I am currently reading the book The Talent Code by Daniel Coyle, a book about talent “hotbeds”, places where abnormally high numbers of talented individuals come out of relatively small populations. The author went to these places to find out why these “hotbeds” were so successful in their fostering of young talent. He traveled to Brazil (soccer), Russia (Tennis), upstate New York (Musicians), and to the Dominican (baseball) to name a few, to see what young people in these areas did differently. I found it interesting that what Mr. Coyle found in these talent “hotbeds” was similar to the message Allison Zmuda gave us at a recent conference in Edmonton. She talked about making learning for our students “messy” and “uncomfortable”, providing them the opportunity to problem solve and be creative. What Daniel Coyle found was programs designed to have its participants struggle.
I don’t want to post the entire book here, but here are a couple great passages that speak to this point.
” Sally Thomas, a violin teacher at Meadowmount, watches for changes in the way students walk. ‘They show up here with a strut,’ Thomas said. ‘Then after a while they aren’t strutting anymore. That’s a good thing’ ” (pg. 93)

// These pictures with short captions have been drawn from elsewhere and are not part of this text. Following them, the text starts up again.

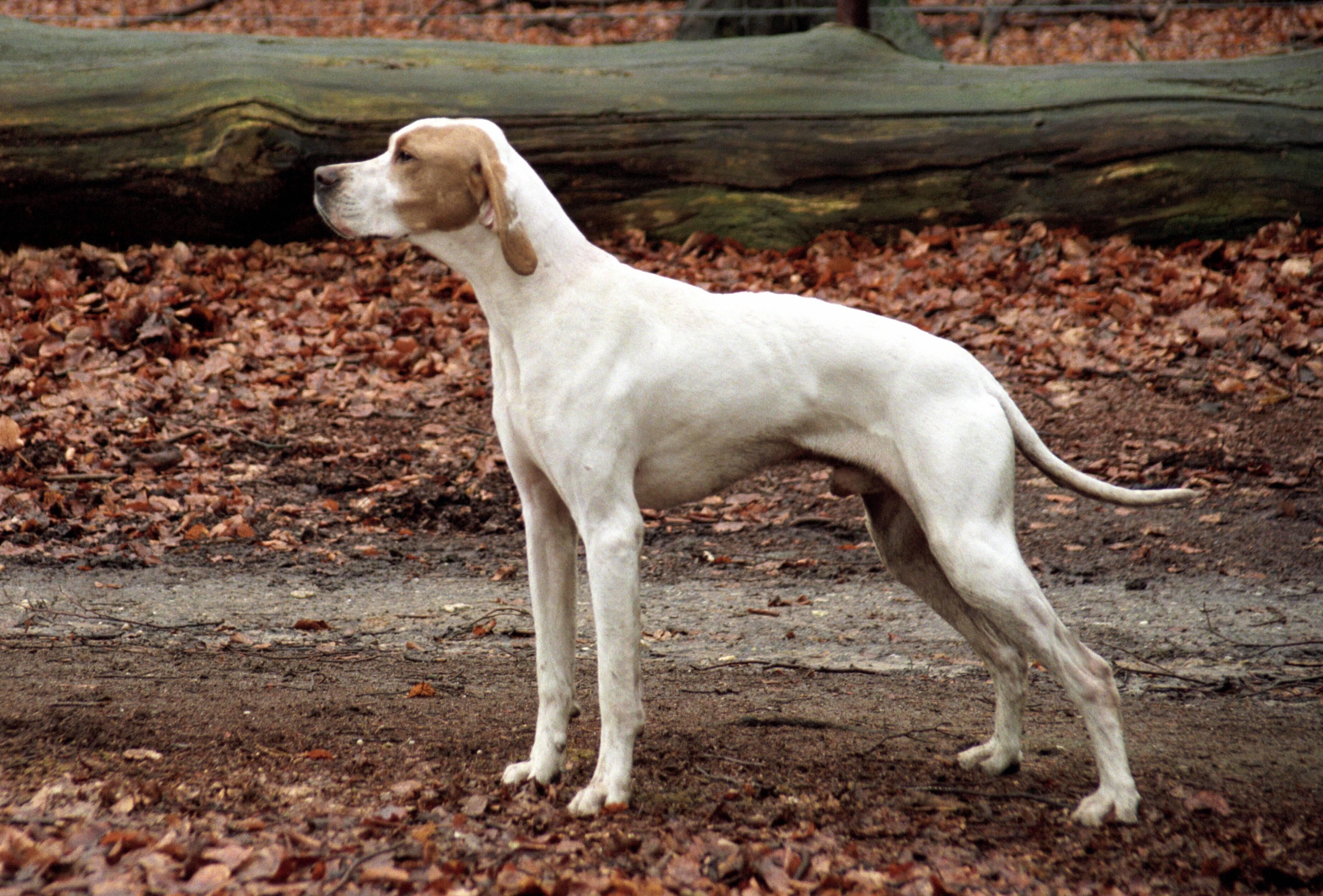 Порода собак пойнтер - описание породы, характер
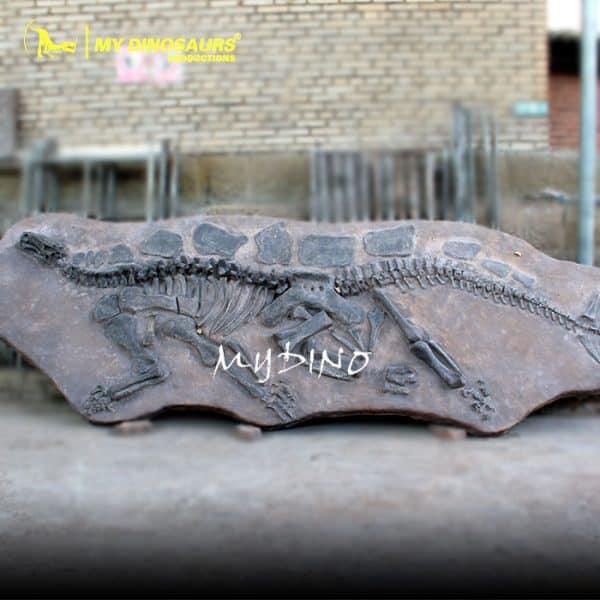 Stegosaurus Fossil Wall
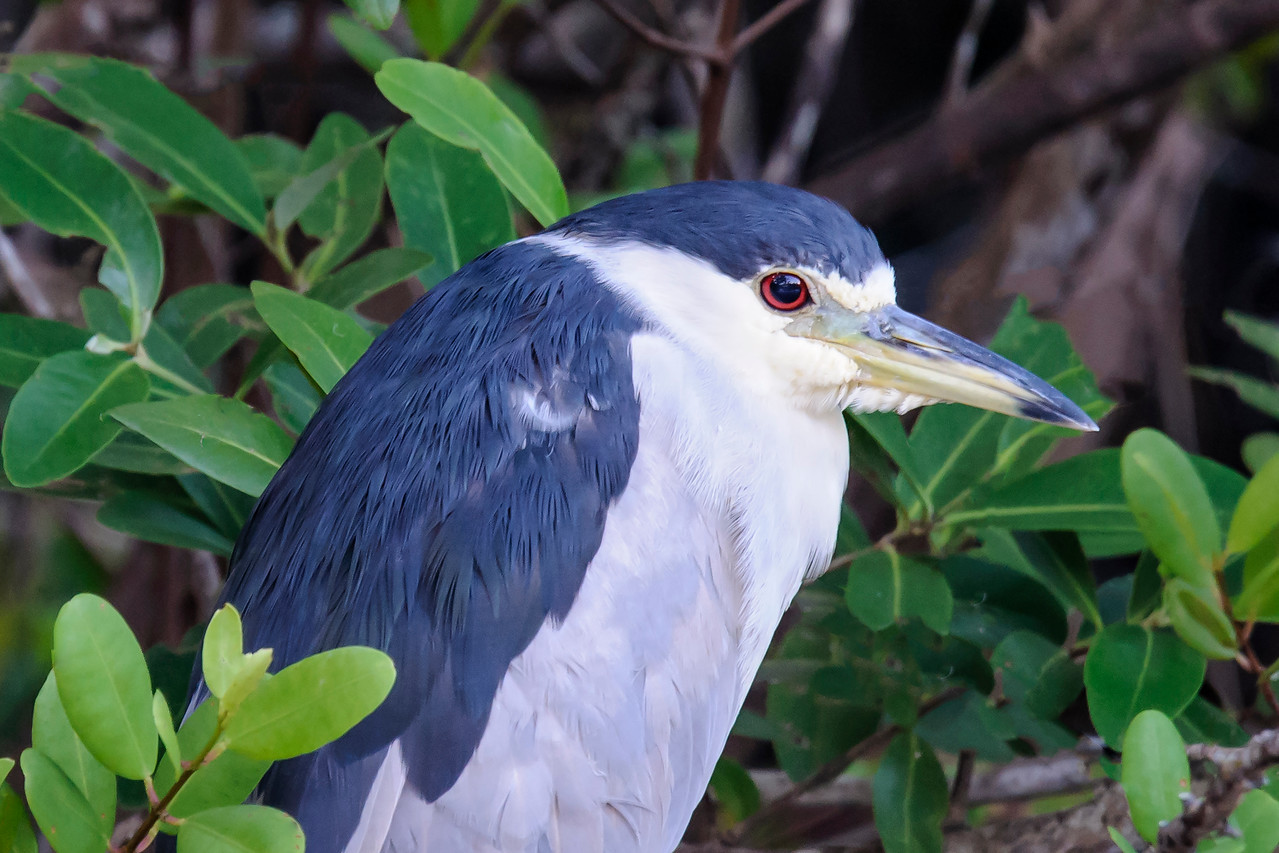 Prominent features of this adult Black-crowned Night-Heron are its red eyes and large, bi-colored bill.  Night-Herons feed mostly at night and I've read that red eyes make it easier to see in dim light.  Diana pointed out to me the white feathers growing down from under the bill.  There must be an area of skin that extends under the bill.
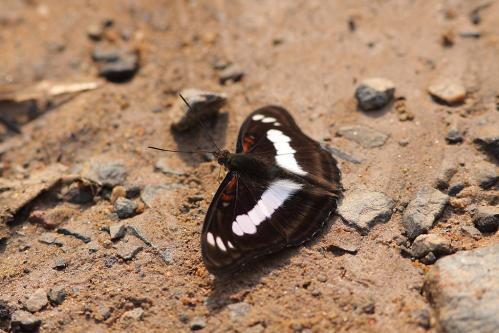 Athyma selenophora
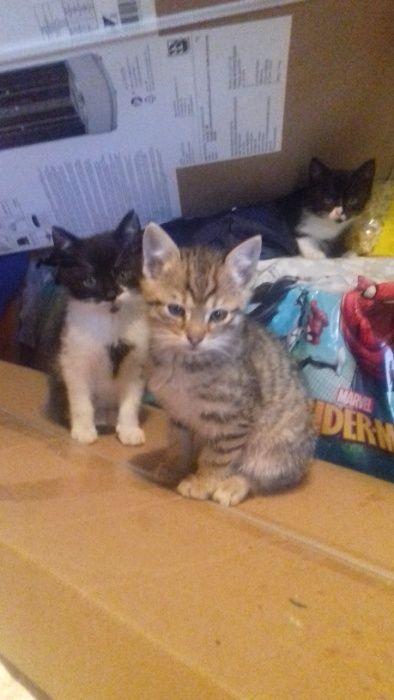 Oddam śliczne kocięta Mętów - image 1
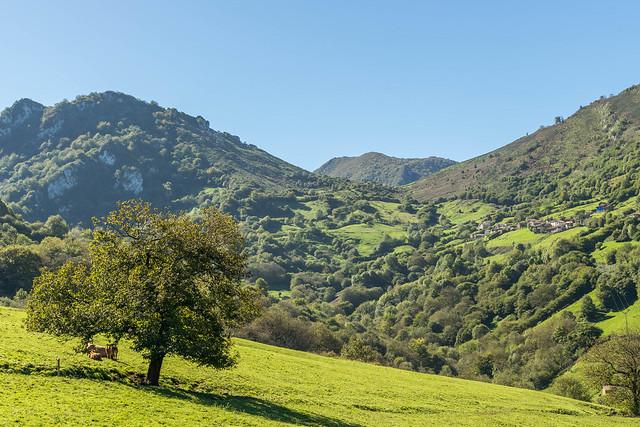 Pedroveya, Asturias
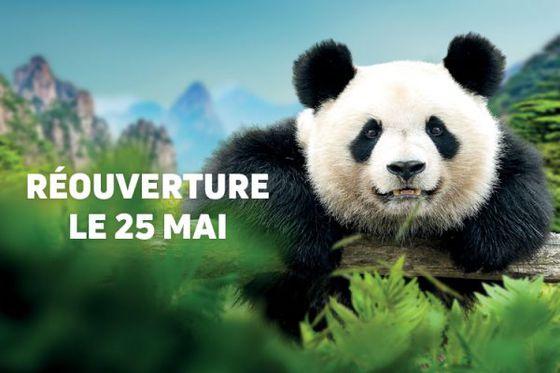 Réouverture du ZooParc et ses Hôtels le 25 mai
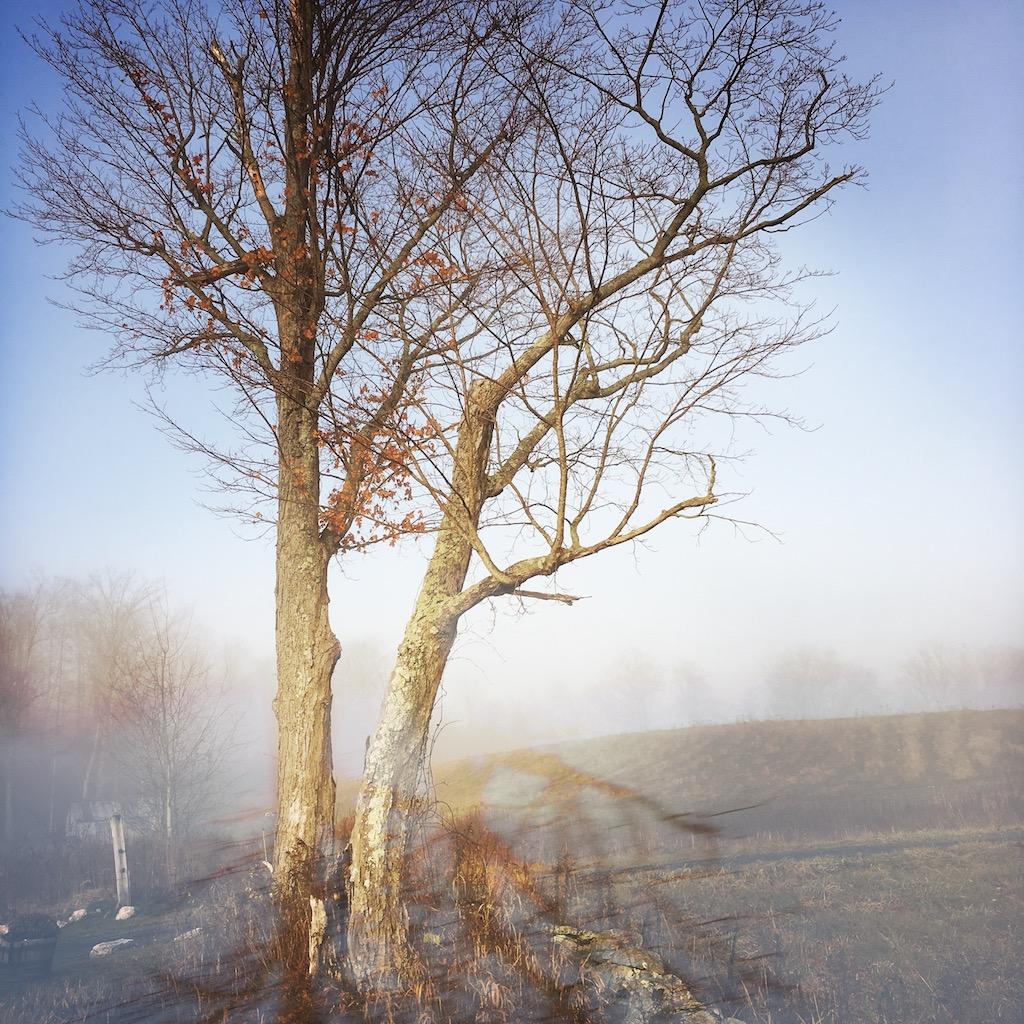 © Morning Mist 2 by Dena T Bray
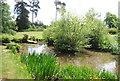 TQ6039 : Pond, Dunorlan Park by N Chadwick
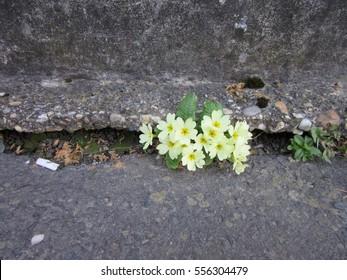 Primrose grown in concrete
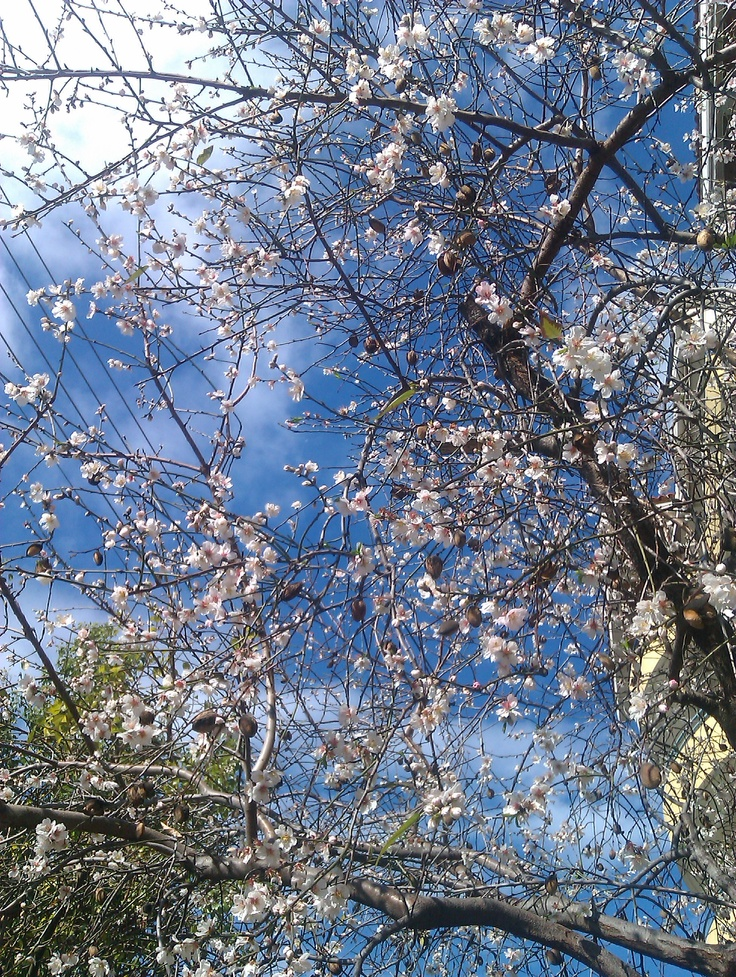 Almond Tree - Spring is here...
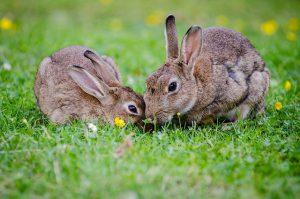 rabbits-eyesight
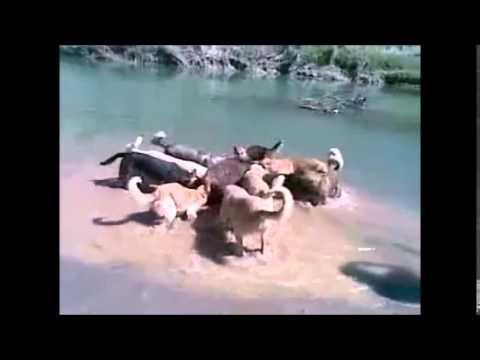 kangal dog - dogs torturing pig.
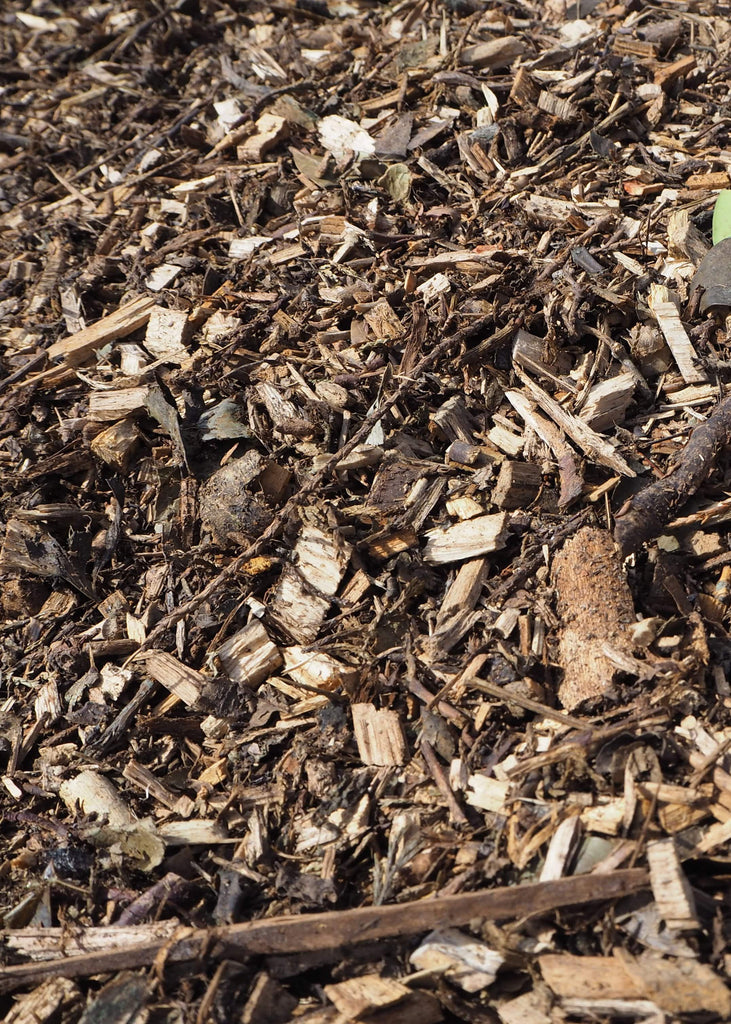 Bark Mulch - Safer Surfacing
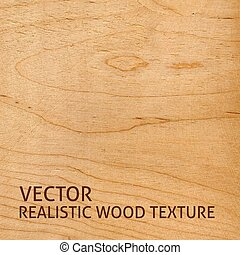 Vector wood texture - Realistic plywood texture. Vector ...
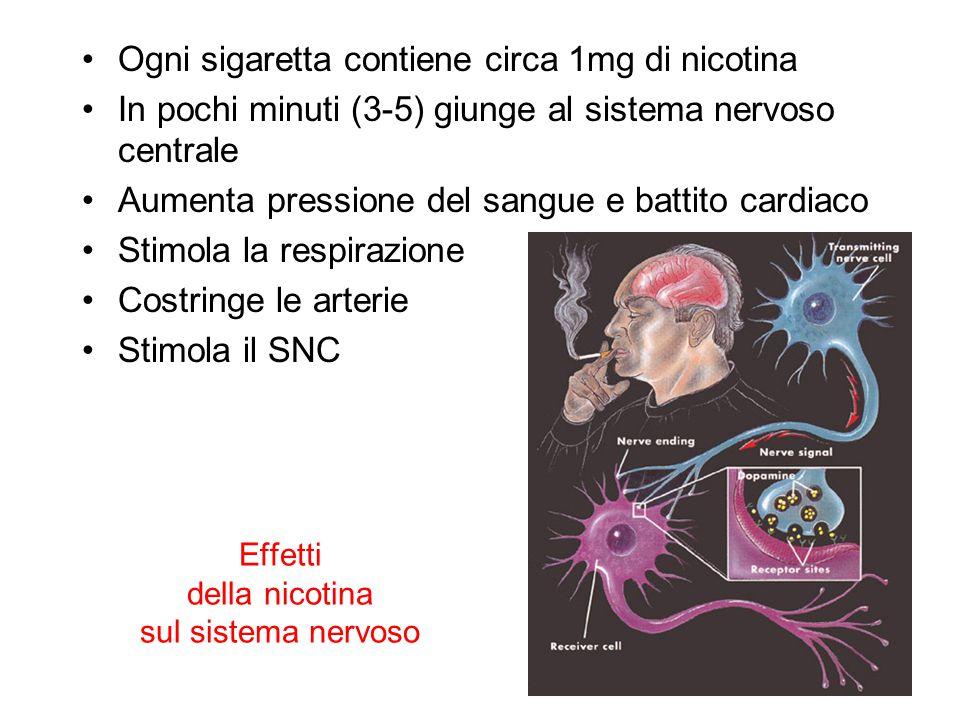 Effetti della nicotina sul sistema nervoso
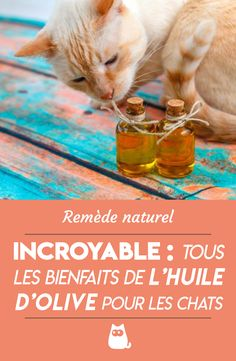 Olive oil has several properties for cats: explanations and some bonus recipes! Cute Baby Animals, Animals And Pets, Beauty Hacks Skincare, Post Animal, Diy Stuffed Animals, Neko, Puppy Love, Olive Oil, Pet Dogs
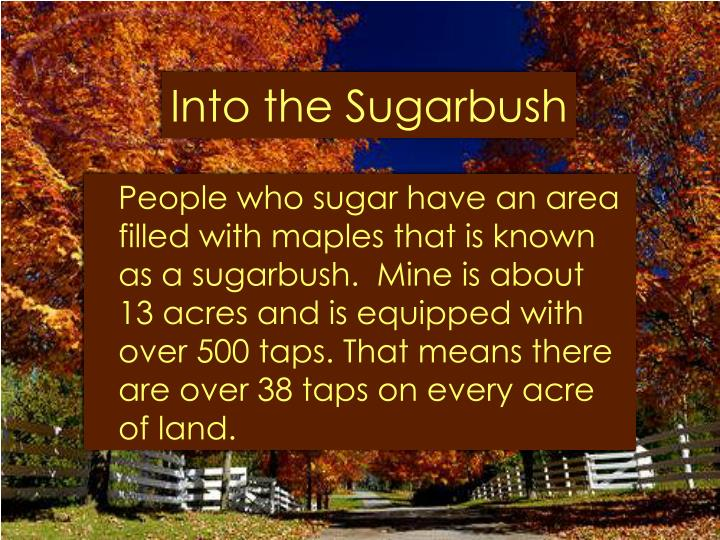 Into the sugarbush l.jpg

” According to a 1995 study, a sample of Japanese eighth graders spent 44 percent of their class time inventing, thinking, and actively struggling with underlying concepts. The study’s sample of American students, on the other hand, spent less than 1 per cent of their time in that state. ‘The Japanese want their kids to struggle,’ said Jim Stigler, the UCLA professor who oversaw the study and who cowrote The Teaching Gap with James Hiebert. ‘Sometimes the [Japanese] teacher will purposely give the wrong answers so the kids can grapple with the theory. American teachers, though, worked like waiters. Whenever there was a struggle, they wanted to move past it, make sure the class kept gliding along. But you don’t learn by gliding’ ” (pg. 93-94)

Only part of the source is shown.